## Material to process
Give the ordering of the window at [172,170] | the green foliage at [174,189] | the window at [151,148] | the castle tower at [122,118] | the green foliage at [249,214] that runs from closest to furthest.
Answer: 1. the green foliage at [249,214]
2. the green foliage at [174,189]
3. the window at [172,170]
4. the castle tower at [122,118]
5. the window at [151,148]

## What the task requires
Return every one of the records above word for word, changing nothing.

## Answer to the problem
Give the ordering of the window at [172,170] | the green foliage at [174,189] | the window at [151,148] | the castle tower at [122,118] | the green foliage at [249,214] that runs from closest to furthest.
Answer: 1. the green foliage at [249,214]
2. the green foliage at [174,189]
3. the window at [172,170]
4. the castle tower at [122,118]
5. the window at [151,148]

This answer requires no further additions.